**TASK BRIEF**
Copy out the data without any changes, from the line that contains "What distance spans" up to and including the line that contains "1218 centimetres".
+--
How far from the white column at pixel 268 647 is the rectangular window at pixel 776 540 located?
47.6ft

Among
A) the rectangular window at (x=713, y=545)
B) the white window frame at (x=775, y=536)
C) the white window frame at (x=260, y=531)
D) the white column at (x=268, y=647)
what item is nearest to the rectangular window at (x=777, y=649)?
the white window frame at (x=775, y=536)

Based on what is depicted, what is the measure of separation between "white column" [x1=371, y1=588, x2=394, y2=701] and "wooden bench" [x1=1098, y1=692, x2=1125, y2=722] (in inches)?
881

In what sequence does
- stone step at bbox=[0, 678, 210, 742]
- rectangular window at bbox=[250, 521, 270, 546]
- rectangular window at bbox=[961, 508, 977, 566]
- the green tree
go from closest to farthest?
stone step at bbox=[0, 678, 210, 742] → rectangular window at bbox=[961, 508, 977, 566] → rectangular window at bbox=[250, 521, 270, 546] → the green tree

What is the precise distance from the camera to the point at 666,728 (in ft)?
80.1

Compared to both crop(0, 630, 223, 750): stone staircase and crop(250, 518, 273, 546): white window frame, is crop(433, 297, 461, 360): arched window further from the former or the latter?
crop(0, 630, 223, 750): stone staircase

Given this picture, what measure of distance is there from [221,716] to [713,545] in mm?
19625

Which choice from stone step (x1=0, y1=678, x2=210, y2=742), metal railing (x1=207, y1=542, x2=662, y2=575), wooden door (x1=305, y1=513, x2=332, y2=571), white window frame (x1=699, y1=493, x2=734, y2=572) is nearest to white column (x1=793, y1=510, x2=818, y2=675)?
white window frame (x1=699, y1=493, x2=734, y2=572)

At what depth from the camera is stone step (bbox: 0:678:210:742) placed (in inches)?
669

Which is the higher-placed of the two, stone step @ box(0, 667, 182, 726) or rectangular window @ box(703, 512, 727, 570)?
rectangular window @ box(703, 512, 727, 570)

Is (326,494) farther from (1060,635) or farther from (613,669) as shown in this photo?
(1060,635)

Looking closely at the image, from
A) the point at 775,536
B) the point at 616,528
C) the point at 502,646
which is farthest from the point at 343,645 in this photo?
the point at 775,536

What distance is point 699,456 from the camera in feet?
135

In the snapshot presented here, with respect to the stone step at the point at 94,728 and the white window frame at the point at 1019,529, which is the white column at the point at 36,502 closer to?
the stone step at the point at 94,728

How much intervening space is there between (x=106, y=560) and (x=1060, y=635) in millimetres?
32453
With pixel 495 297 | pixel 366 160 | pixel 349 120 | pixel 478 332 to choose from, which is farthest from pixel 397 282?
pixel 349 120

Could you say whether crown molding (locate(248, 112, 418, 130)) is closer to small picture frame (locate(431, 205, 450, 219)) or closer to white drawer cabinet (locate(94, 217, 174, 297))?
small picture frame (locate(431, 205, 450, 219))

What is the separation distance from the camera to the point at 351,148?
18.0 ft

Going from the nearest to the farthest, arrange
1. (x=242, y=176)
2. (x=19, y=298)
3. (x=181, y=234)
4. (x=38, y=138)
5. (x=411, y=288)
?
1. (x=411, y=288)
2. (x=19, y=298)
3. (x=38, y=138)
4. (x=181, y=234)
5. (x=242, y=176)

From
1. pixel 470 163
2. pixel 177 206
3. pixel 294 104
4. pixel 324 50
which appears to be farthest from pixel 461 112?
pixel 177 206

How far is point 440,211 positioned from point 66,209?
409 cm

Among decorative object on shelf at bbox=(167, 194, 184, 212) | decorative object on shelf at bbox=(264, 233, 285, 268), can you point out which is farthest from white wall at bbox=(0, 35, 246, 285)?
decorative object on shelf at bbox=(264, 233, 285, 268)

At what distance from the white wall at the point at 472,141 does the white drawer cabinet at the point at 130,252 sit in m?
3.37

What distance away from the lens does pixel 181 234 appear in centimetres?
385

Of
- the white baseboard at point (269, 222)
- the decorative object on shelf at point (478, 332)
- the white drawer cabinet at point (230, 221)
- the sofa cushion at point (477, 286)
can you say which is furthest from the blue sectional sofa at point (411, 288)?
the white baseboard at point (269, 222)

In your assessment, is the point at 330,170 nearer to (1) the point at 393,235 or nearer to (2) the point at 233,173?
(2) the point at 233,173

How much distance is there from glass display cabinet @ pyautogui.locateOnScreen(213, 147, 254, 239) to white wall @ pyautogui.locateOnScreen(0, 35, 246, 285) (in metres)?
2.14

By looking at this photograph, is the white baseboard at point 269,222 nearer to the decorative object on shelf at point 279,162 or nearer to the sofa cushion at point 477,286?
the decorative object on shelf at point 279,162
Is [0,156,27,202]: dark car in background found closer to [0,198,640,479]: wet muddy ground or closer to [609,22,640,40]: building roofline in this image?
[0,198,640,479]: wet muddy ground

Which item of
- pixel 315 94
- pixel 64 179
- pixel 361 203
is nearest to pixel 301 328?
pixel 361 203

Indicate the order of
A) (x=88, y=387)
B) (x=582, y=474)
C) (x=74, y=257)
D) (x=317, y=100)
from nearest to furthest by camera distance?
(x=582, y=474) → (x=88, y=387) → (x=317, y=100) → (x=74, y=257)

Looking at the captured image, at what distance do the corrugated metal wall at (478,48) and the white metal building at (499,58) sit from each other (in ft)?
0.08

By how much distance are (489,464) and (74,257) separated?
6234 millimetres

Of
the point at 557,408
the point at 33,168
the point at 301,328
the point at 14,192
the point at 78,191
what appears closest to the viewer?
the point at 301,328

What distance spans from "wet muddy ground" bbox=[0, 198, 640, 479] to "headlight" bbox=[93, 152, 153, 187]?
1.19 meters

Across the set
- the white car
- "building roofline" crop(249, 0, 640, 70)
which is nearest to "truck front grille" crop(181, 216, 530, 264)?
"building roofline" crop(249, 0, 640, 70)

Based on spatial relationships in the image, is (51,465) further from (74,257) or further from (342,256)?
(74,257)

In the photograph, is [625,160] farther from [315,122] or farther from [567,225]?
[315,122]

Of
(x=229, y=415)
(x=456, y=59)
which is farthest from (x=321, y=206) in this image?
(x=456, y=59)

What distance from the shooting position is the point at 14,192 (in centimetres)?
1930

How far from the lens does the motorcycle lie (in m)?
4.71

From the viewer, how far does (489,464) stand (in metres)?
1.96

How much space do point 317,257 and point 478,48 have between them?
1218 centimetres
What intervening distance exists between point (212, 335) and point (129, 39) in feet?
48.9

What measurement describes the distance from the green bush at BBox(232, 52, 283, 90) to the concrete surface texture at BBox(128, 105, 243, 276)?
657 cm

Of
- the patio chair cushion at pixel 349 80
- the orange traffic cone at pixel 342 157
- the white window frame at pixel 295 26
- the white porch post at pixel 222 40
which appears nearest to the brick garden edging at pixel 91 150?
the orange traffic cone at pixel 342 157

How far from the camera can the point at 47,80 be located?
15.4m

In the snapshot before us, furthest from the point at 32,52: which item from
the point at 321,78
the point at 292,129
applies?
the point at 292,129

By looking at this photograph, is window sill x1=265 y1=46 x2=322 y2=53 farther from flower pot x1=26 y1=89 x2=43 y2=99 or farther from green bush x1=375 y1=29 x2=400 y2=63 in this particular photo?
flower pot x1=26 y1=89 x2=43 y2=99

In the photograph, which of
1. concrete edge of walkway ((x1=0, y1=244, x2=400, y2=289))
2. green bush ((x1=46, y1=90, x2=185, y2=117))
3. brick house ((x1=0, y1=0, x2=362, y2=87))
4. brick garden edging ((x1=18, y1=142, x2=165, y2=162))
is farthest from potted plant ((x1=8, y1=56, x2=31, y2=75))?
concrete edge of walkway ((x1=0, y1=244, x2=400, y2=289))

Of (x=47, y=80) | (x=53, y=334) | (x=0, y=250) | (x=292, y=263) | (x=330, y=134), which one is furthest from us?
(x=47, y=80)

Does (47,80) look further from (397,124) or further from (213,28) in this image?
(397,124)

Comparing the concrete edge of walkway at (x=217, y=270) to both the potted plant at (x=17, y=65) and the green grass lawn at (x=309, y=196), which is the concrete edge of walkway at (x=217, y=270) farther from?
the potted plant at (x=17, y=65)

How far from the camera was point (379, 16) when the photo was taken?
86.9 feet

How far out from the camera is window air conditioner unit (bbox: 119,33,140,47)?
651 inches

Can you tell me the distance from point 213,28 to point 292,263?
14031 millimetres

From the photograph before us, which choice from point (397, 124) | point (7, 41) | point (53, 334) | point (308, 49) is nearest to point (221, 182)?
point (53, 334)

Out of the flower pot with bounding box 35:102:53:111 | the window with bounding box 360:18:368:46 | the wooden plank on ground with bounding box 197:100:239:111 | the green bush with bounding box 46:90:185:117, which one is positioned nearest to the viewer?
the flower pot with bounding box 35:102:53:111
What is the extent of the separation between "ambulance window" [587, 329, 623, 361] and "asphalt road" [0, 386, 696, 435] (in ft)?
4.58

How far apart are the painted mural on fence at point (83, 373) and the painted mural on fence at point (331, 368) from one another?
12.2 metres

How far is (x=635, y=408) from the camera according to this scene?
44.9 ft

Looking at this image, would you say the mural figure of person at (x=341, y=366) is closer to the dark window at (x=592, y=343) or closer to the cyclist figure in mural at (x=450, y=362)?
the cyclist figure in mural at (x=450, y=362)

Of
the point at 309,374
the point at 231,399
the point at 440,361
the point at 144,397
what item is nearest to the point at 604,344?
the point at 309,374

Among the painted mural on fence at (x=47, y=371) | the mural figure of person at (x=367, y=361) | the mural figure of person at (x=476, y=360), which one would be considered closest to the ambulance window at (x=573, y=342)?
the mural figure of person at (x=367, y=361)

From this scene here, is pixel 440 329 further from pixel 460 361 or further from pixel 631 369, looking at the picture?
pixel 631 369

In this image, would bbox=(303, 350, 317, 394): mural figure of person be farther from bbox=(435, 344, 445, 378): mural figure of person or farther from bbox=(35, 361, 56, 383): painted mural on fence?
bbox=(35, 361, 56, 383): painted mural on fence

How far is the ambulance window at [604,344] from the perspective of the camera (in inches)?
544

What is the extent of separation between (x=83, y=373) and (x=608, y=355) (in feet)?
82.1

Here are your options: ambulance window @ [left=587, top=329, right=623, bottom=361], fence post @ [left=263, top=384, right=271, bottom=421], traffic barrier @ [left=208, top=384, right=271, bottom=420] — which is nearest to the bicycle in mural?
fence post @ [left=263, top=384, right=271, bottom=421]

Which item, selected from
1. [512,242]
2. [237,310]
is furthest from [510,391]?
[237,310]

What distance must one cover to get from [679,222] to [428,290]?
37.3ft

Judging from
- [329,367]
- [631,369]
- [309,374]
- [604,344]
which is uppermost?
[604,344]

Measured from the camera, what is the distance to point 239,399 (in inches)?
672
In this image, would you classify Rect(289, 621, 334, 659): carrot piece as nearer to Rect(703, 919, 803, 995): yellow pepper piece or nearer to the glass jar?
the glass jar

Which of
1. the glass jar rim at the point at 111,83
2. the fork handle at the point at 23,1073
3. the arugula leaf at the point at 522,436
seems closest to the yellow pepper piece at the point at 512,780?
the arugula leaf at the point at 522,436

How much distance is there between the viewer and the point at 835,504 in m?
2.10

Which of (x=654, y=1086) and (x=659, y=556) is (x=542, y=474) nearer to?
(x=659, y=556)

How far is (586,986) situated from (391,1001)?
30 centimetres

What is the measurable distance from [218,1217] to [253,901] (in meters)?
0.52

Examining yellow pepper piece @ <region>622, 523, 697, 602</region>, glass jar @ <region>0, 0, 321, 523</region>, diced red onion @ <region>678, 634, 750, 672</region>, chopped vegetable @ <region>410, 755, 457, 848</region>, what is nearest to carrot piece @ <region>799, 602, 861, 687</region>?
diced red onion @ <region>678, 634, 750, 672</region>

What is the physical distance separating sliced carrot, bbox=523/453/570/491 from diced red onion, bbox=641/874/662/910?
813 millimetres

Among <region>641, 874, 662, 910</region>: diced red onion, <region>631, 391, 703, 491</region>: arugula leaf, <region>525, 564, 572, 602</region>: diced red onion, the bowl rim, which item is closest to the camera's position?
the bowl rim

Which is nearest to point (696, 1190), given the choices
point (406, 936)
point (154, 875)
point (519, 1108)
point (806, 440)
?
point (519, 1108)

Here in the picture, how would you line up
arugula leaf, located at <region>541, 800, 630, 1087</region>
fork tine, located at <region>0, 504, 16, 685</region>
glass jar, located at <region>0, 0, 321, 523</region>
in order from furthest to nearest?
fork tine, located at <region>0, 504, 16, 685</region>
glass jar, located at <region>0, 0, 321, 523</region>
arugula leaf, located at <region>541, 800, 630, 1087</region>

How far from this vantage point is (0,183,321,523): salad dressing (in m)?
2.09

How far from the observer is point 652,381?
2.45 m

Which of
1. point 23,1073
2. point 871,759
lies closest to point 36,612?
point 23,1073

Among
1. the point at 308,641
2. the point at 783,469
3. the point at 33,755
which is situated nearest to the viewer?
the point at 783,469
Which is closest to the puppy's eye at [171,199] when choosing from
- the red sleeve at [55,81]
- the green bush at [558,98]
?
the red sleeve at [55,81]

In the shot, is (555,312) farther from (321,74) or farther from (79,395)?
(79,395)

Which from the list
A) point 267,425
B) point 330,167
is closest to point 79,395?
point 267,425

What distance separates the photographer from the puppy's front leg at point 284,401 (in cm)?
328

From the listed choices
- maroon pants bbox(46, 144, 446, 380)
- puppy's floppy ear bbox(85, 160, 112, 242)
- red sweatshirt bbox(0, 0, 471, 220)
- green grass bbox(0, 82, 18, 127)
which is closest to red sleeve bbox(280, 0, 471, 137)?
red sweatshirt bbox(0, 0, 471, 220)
+--
**WRITTEN RESPONSE**
What distance spans from "wet muddy ground" bbox=[0, 198, 640, 479] to "headlight" bbox=[93, 152, 153, 187]?
1.19 meters

Across the set
- the white car
- "building roofline" crop(249, 0, 640, 70)
which is nearest to "truck front grille" crop(181, 216, 530, 264)?
"building roofline" crop(249, 0, 640, 70)

Based on spatial relationships in the image, is (51,465) further from (74,257) or further from (342,256)?
(74,257)

In the photograph, is [625,160] farther from [315,122] or farther from [567,225]?
[315,122]

Of
(x=229, y=415)
(x=456, y=59)
which is farthest from (x=321, y=206) in this image?
(x=456, y=59)

What distance from the shooting position is the point at 14,192 (in centimetres)?
1930

How far from the lens does the motorcycle lie (in m)?
4.71

From the viewer, how far does (489,464) stand (in metres)?
1.96

How much space do point 317,257 and point 478,48 have between them?
1218 centimetres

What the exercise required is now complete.